* Exercise *
Resume the news report on the Sutter Health antitrust settlement, continuing it from its last sentence, and leave the items that follow it aside.

The California Department of Justice announced Wednesday that it had reached a settlement agreement with Sutter Health over alleged anti-competitive practices in Northern California, abruptly ending a much-anticipated legal trial unfolding in San Francisco.
A spokesperson for the California DOJ said: “We cannot comment further until the final agreement is approved by the court.”
In a meeting with reporters ahead of the trial, Attorney General Xavier Becerra said his goal was to end to a number of Sacramento-based Sutter practices, including a contract provision that prevented insurers from paying incentives to doctors to steer patients toward providers offering services that were less expensive but equal to or better in quality.
A Sutter spokesperson said Wednesday that the company expects the deal to be approved in a few months. The company has maintained that the allegations were misguided and had hired a large legal team for its defense.
In a statement prior to the trial, the health care giant said: “Sutter is not violating antitrust laws by integrating its hospital system and negotiating systemwide contracts with insurance companies. ... There is no evidence that Sutter has hurt competition, as demonstrated by the fact that new hospitals continue to open and existing facilities continue to expand in markets that Sutter Health serves, including in the San Francisco Bay Area and the greater Sacramento region.”

* Records provided *
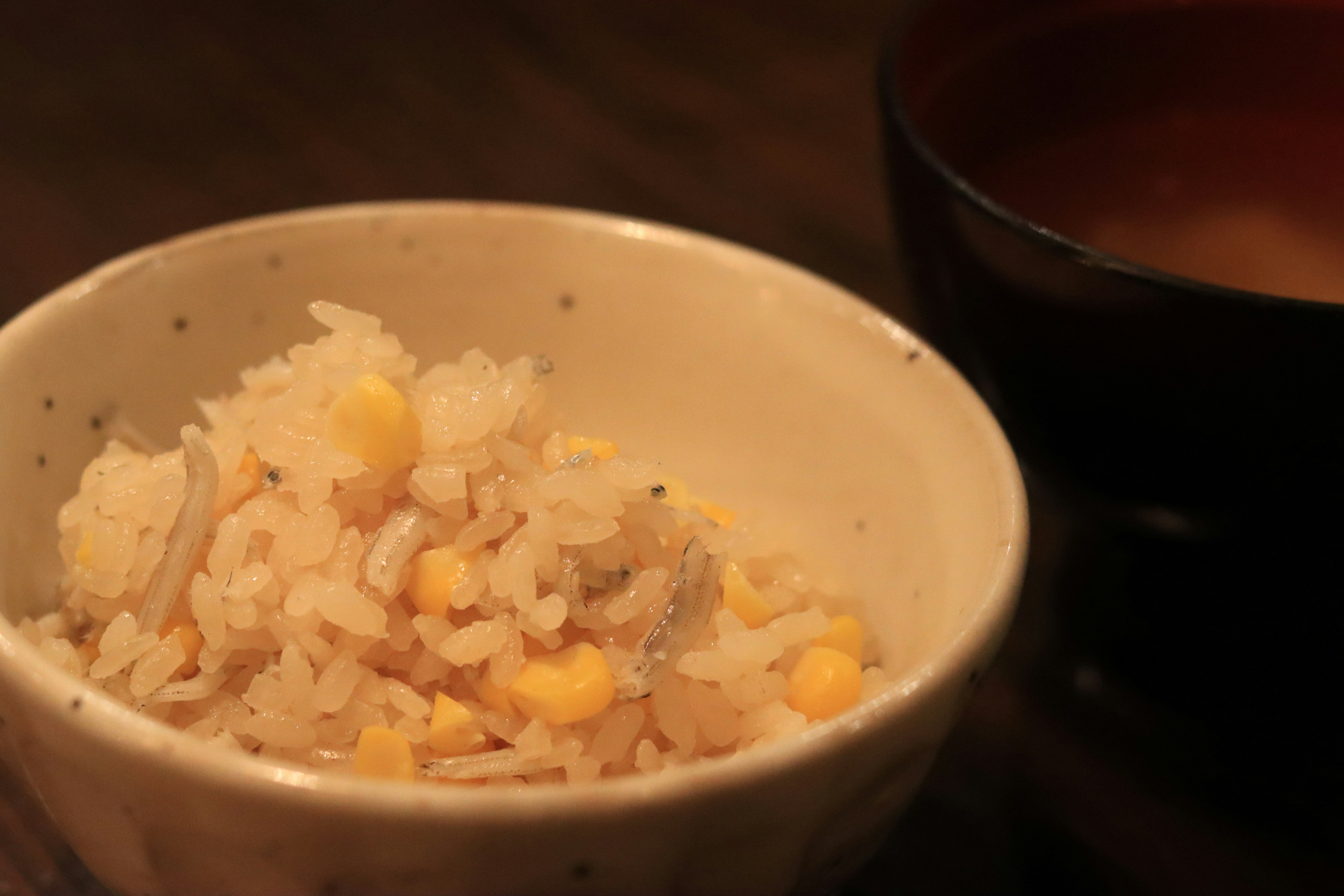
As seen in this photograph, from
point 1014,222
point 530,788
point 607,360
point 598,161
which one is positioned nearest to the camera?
point 530,788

* Expected output *
Becerra said he would seek remedies that included greater transparency and monitoring. Asked if he anticipated a settlement, Becerra said: “We just want a market that works, that is competitive, and competition, if it’s real, ultimately delivers lower cost and higher quality. That’s what this is about. Whatever it takes to get that, that’s the solution.”
Becerra stressed that antitrust behavior costs consumers money and that his legal team wanted a good outcome for the people of Northern California.
Consumer advocate Anthony Wright, leader of Health Access California, welcomed the news that remedies or relief might be coming soon for consumers in the north state.
“This is a lawsuit that has been watched by hospital chains nationally, and I think it will make health care providers think twice about some of these anti-competitive practices,” Wright said. “Obviously, a lot depends on the details of the settlement, which we won’t know for many months, I believe, but even just the fact that the lawsuit was brought by Attorney General Becerra, by the union and business plaintiffs, that sends a really important signal not just to Sutter but nationwide to the health care industry.”
The company still faces a federal whistleblower lawsuit alleging fraud in its Medicare billing practices.
Insurers commonly use the practice of steering members when dealing with tiered provider networks where consumers pay higher out-of-pocket prices for selecting higher-priced or less-efficient providers.
The AG’s lawsuit alleged that Sutter was capable of getting insurers to give up steering patients by denying access to its multimarket, health-care system with 24 state-licensed hospitals, more than 4,000 acute-care beds, 35 outpatient centers and relationships with upward of 17,000 physicians.
These kinds of tactics, Becerra said, are why a person who has a heart attack in Northern California will pay more to be treated at a facility that has lower quality scores than an individual in Southern California would if seen for the same maladies at a highly rated hospital.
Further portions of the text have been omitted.